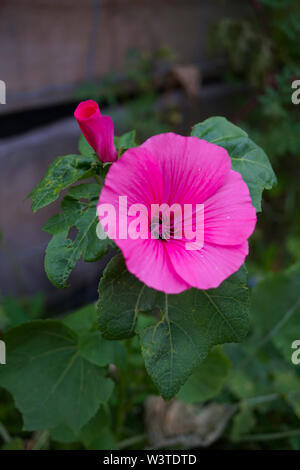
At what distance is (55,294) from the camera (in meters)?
1.66

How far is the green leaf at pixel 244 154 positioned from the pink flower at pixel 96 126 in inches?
7.7

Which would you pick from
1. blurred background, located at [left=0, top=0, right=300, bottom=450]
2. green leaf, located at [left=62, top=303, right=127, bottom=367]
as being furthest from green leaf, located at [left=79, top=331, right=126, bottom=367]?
blurred background, located at [left=0, top=0, right=300, bottom=450]

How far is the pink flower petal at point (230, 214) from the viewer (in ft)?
1.75

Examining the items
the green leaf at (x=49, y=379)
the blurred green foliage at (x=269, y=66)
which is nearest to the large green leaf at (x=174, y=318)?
the green leaf at (x=49, y=379)

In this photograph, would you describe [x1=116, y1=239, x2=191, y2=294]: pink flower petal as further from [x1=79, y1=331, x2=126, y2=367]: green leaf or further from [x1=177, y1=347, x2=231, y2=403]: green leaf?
[x1=177, y1=347, x2=231, y2=403]: green leaf

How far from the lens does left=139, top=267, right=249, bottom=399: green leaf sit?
600mm

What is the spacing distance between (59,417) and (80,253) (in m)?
0.34

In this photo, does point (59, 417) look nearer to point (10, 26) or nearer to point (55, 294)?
point (55, 294)

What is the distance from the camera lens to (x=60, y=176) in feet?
2.15

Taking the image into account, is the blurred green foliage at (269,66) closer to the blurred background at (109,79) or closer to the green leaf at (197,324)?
the blurred background at (109,79)

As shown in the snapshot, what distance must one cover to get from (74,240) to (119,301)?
0.32ft

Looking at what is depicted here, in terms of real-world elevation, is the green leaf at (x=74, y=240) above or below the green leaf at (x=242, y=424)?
above

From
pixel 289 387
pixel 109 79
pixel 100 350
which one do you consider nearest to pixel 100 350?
pixel 100 350

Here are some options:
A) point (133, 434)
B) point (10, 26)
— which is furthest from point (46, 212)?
point (133, 434)
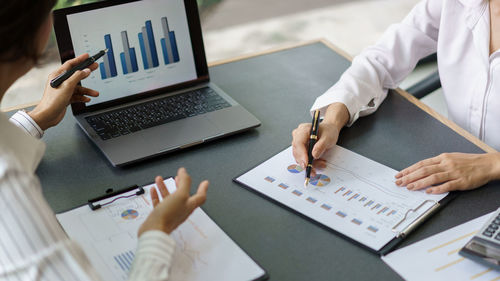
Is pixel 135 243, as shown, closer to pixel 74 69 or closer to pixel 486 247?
pixel 74 69

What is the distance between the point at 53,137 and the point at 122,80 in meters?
0.22

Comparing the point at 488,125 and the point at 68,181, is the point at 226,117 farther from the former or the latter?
the point at 488,125

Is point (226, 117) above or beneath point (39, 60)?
beneath

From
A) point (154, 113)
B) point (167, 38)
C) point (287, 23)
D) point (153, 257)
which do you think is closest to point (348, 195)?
point (153, 257)

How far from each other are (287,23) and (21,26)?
315 cm

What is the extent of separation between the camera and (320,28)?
370 centimetres

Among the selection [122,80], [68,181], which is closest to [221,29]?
[122,80]

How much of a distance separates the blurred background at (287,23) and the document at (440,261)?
2.53 metres

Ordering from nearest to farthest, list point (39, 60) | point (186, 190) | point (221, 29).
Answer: point (39, 60) → point (186, 190) → point (221, 29)

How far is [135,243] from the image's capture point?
95cm

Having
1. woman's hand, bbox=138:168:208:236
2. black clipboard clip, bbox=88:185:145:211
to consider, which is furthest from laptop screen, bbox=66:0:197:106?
woman's hand, bbox=138:168:208:236

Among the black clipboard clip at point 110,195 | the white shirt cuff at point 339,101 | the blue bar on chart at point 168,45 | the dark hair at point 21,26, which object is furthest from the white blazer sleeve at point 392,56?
the dark hair at point 21,26

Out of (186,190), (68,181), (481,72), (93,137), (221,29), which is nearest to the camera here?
(186,190)

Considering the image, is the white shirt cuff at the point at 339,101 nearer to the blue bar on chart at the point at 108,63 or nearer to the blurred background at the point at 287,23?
the blue bar on chart at the point at 108,63
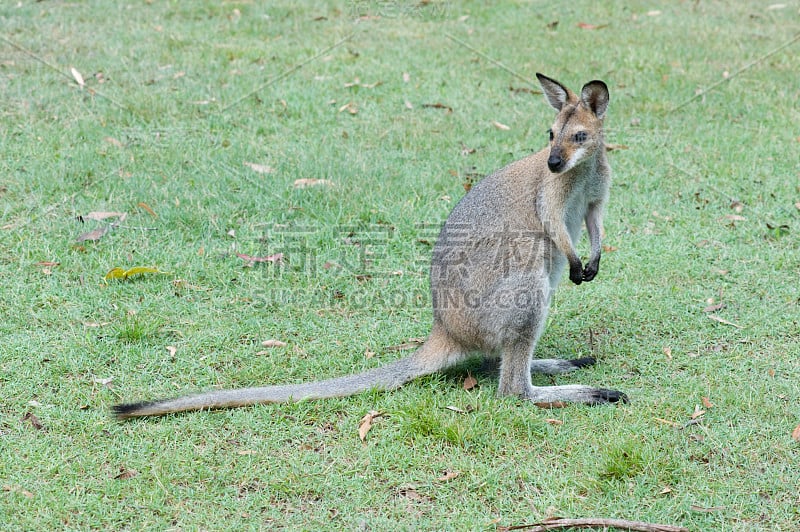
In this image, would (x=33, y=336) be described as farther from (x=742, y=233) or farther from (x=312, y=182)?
(x=742, y=233)

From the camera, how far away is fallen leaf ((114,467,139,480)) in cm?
300

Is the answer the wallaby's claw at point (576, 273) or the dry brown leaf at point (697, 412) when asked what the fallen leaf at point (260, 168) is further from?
the dry brown leaf at point (697, 412)

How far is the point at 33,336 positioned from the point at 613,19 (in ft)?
21.7

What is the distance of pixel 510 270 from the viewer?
136 inches

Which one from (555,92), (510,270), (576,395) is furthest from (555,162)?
(576,395)

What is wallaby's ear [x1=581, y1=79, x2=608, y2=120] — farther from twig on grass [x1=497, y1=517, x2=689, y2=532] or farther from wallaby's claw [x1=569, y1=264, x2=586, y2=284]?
twig on grass [x1=497, y1=517, x2=689, y2=532]

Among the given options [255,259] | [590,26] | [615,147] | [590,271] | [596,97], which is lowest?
[255,259]

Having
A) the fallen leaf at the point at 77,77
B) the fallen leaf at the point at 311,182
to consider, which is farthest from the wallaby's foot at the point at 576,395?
the fallen leaf at the point at 77,77

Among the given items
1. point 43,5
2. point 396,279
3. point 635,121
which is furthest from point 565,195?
point 43,5

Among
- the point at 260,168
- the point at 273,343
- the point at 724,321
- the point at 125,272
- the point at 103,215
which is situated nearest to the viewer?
the point at 273,343

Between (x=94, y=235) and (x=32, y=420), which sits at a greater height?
(x=94, y=235)

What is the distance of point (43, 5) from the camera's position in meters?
8.41

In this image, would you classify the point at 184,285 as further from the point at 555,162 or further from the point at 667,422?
the point at 667,422

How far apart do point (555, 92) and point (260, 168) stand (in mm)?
2623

Objective:
Copy out, word for word, the entries between the line holding "Among the selection" and the line holding "Answer: point (39, 60)", inclusive.

The completed task:
Among the selection [122,80], [68,181], which is closest to [221,29]?
[122,80]

How much of a distance separates the blurred background at (287,23) and the document at (440,261)?
2.53 metres

Ordering from nearest to farthest, list point (39, 60) | point (186, 190) | point (221, 29).
Answer: point (39, 60) → point (186, 190) → point (221, 29)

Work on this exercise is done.